* **WORK TO COMPLETE**
No image is to be carried over; reproduce the rest of the listing word for word.

* **RECORDS SHOWN**
#####

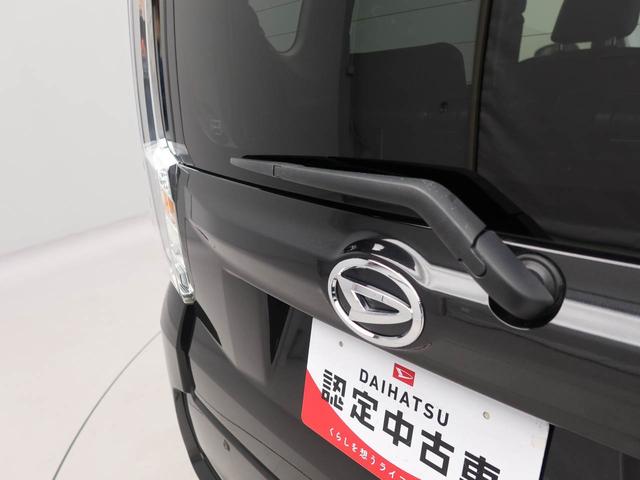 ムーヴカスタム　ＲＳ　ハイパーリミテッドＳＡIIIドラレコ　ナビ　バックカメラ（愛知県）の中古車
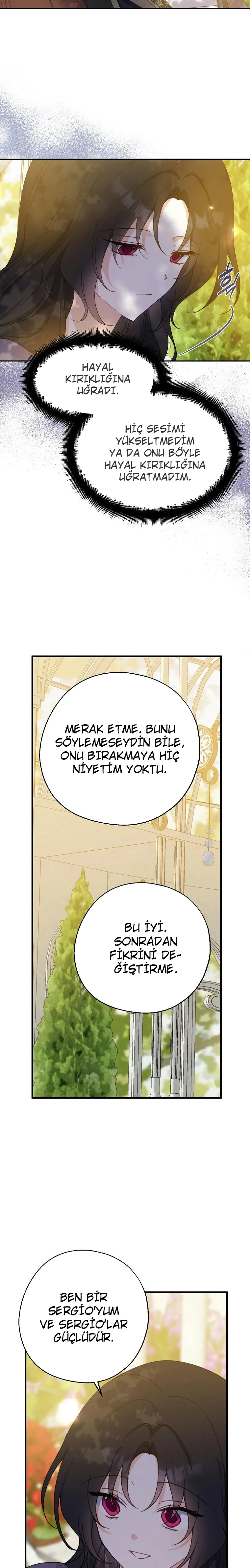 MTIwMUpXNFlBVEVLUzlDVA.E8fZuXn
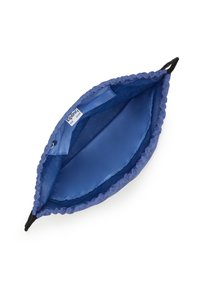 Kipling SUPERTABOO CENTER - Sacchetto sportivo - blue lover combo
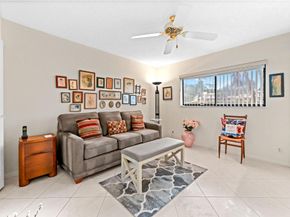 15074 Witney Road 107, Delray Beach FL 33484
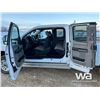 Image 19 : 2018 Ford F350 XLT Extended Cab Pickup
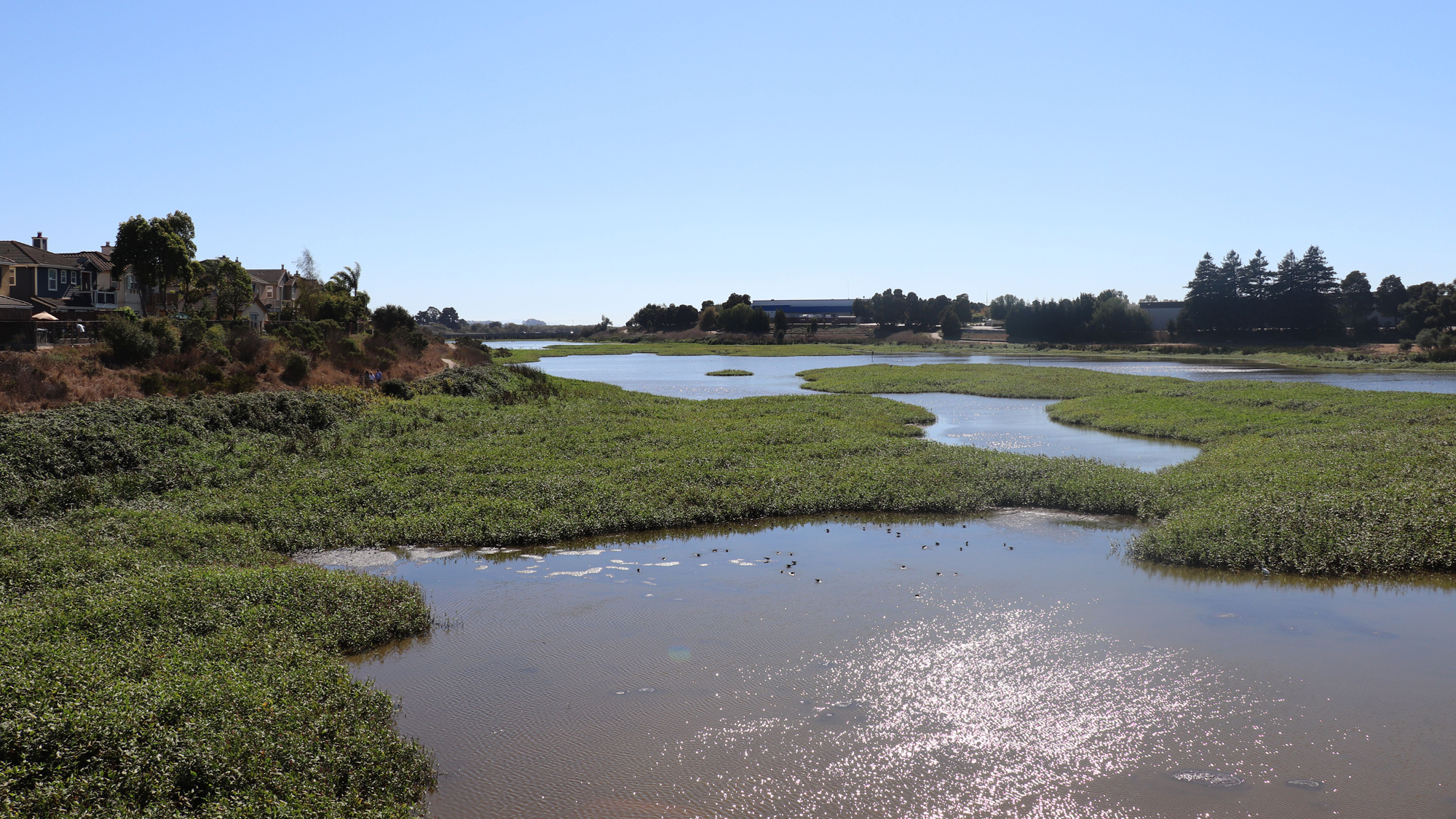 City of Watsonville 2020 Urban Water Management Plan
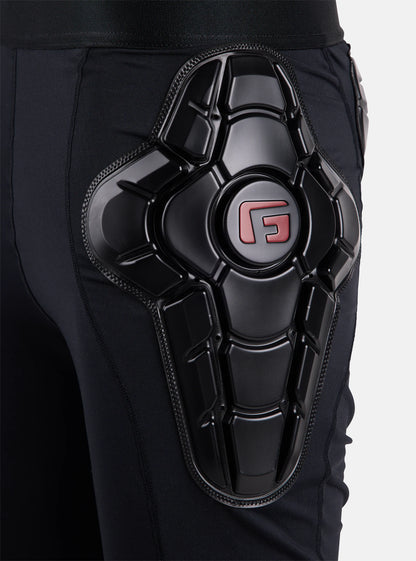 Women's Impact Short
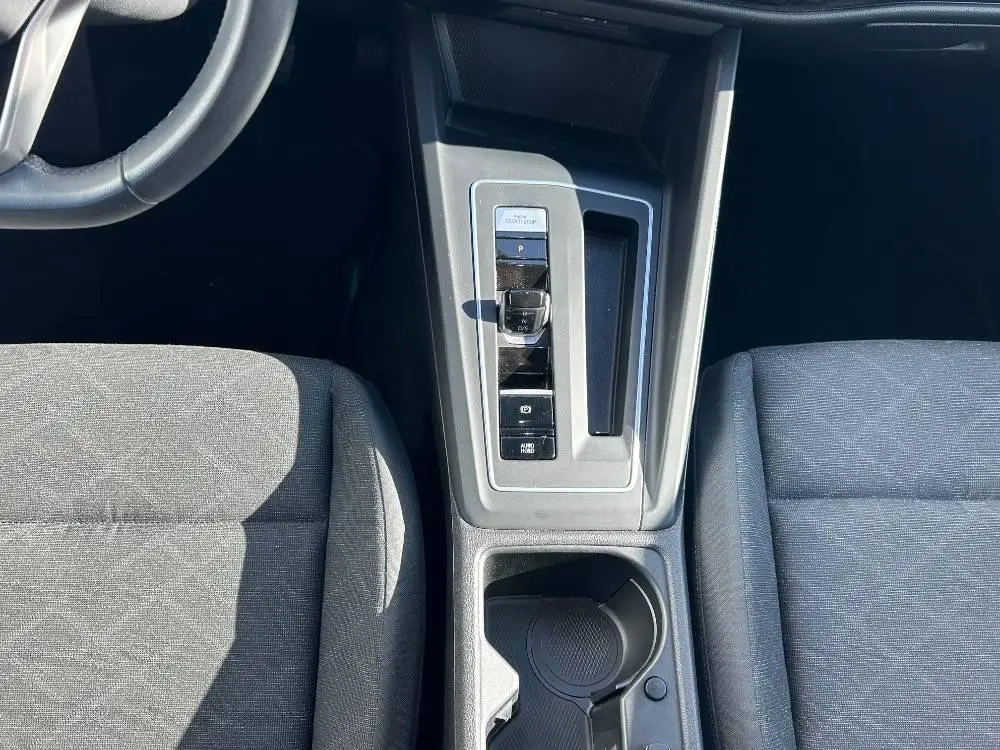 Volkswagen Golf Variant Life 7DSG 1,5 eTSI / 110kW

#####

* **RESPONSE**
 ムーヴカスタム　ＲＳ　ハイパーリミテッドＳＡIIIドラレコ　ナビ　バックカメラ（愛知県）の中古車
 MTIwMUpXNFlBVEVLUzlDVA.E8fZuXn
 Kipling SUPERTABOO CENTER - Sacchetto sportivo - blue lover combo
 15074 Witney Road 107, Delray Beach FL 33484
 Image 19 : 2018 Ford F350 XLT Extended Cab Pickup
 City of Watsonville 2020 Urban Water Management Plan
 Women's Impact Short
 Volkswagen Golf Variant Life 7DSG 1,5 eTSI / 110kW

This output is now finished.